EXTRACTED TEXT ->
Text: Romans 3:27-28

We come to the conclusion of our survey of justification in Romans 3. We’ve talked about the guilt of the law and the propitiation found in Christ, and now we come to the conclusion of it all, that “a man is justified by faith apart from the deeds of the law.” But what we need to notice is that this conclusion is itself supported by the observation that boasting is excluded. That means Paul’s argument runs like this: No one can boast because everyone’s guilt was atoned for in the same way and by the same person, by the death of Jesus the messiah. That can only then mean that we are justified by faith alone. In short, penal substitutionary atonement and justification by faith alone are two sides of the same coin. They both imply the other, and they both mean that we must be humble and dependent upon God. The shorthand which Paul comes up with to explain this relationship is what he calls “the law of faith.”

PROVIDED MATERIAL ->
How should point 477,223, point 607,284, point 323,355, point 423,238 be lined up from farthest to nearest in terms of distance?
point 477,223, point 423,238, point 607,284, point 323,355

SHORT TASK ->
Resume the commentary on justification in Romans 3:27-28 at the point where it stops, and carry its argument on for a few more paragraphs.

RESULT OF THIS EXERCISE ->
The Law of Faith is Established

Now this expression, “the law of faith,” is a sort of play on words. Paul is using it to trump the other law, the law of works. He’s basically saying, “If you want a law, here’s one for you, the law of faith.” This is the same “law” that he says is “established” in vs. 31. So there are two laws, a law of works and a low of faith, and the law of faith overrules and disproves the law of works. And the law of faith excludes, it prohibits, boasting on the part of any human. So, the law of faith is “Thou shalt not boast.”

Boasting is a problem in the New Testament. Paul attacks boasters here in Romans, and he addresses this problem in chapters two, three, and four, and then he circles around again and warns the Gentiles not to fall into the same trap of boasting in chapter 11, particularly 11:20. This problem of boasting also comes up in Jesus’ parable of the Pharisee and the Tax Collector:

Also He spoke this parable to some who trusted in themselves that they were righteous, and despised others: “Two men went up to the temple to pray, one a Pharisee and the other a tax collector. The Pharisee stood and prayed thus with himself, ‘God, I thank You that I am not like other men—extortioners, unjust, adulterers, or even as this tax collector. I fast twice a week; I give tithes of all that I possess.’ And the tax collector, standing afar off, would not so much as raise his eyes to heaven, but beat his breast, saying, ‘God, be merciful to me a sinner!’ I tell you, this man went down to his house justified rather than the other; for everyone who exalts himself will be humbled, and he who humbles himself will be exalted.” (Luke 18:9-14)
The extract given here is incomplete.